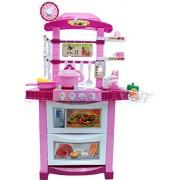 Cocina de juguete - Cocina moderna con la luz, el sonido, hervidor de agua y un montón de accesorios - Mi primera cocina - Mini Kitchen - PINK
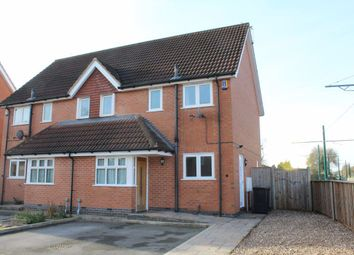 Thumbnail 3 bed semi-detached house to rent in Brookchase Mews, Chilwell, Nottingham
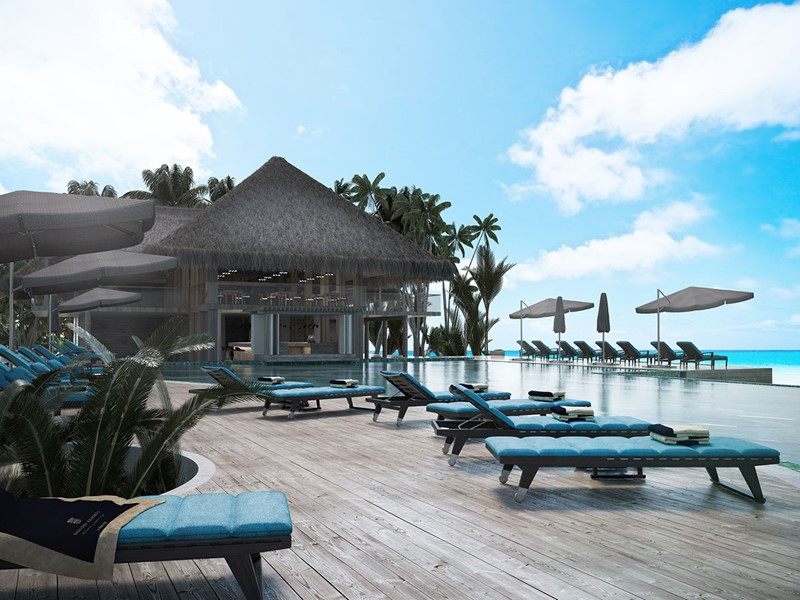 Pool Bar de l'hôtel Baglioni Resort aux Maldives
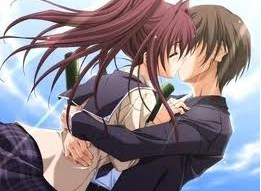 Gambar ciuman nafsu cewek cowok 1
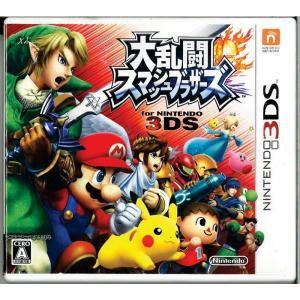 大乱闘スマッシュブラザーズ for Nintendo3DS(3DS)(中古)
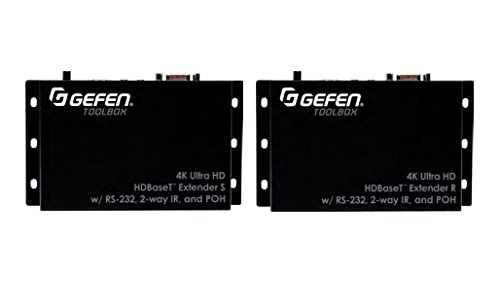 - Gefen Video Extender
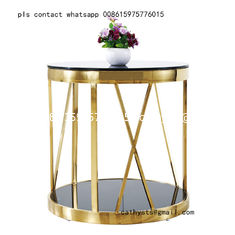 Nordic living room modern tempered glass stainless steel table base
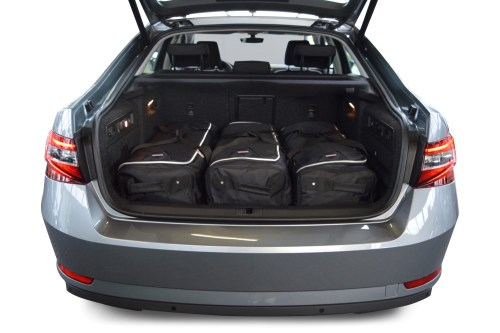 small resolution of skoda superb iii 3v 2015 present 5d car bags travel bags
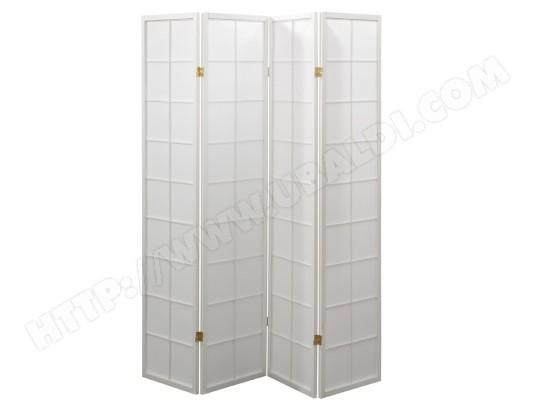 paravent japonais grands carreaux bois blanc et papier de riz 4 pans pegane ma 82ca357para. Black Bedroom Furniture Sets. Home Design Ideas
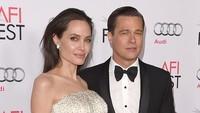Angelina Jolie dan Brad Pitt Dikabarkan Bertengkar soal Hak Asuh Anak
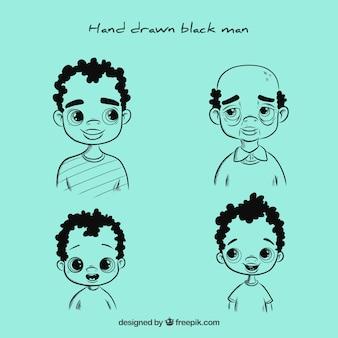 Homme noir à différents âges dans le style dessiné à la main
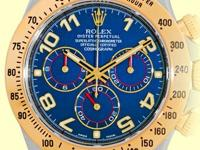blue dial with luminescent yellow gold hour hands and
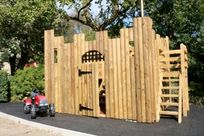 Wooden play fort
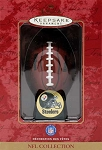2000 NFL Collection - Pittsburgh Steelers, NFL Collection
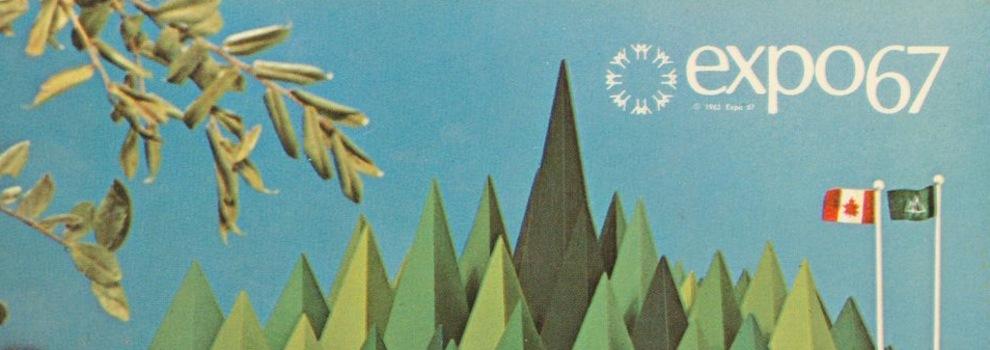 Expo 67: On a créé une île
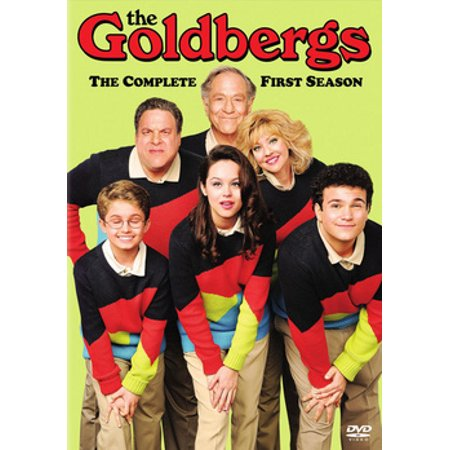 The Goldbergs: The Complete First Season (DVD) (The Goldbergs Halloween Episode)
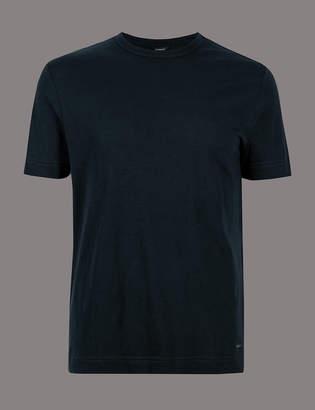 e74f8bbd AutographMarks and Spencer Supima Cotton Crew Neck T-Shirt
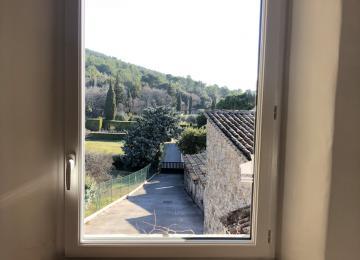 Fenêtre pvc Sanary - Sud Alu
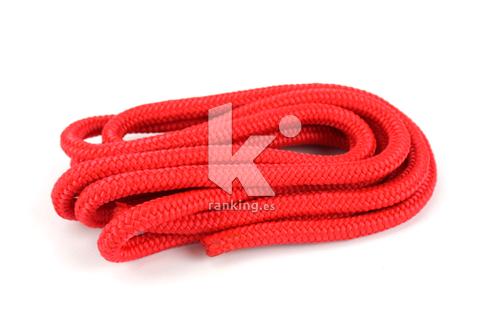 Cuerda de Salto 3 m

========================================================================

■ PROBLEM DETAILS
Starting with the line that has "Pool Bar de" and going on through the line that has "Nordic living room", transcribe the records above exactly, but skip the pictures.

■ WRITTEN SOLUTION
 Pool Bar de l'hôtel Baglioni Resort aux Maldives
 Gambar ciuman nafsu cewek cowok 1
 大乱闘スマッシュブラザーズ for Nintendo3DS(3DS)(中古)
 - Gefen Video Extender
 Nordic living room modern tempered glass stainless steel table base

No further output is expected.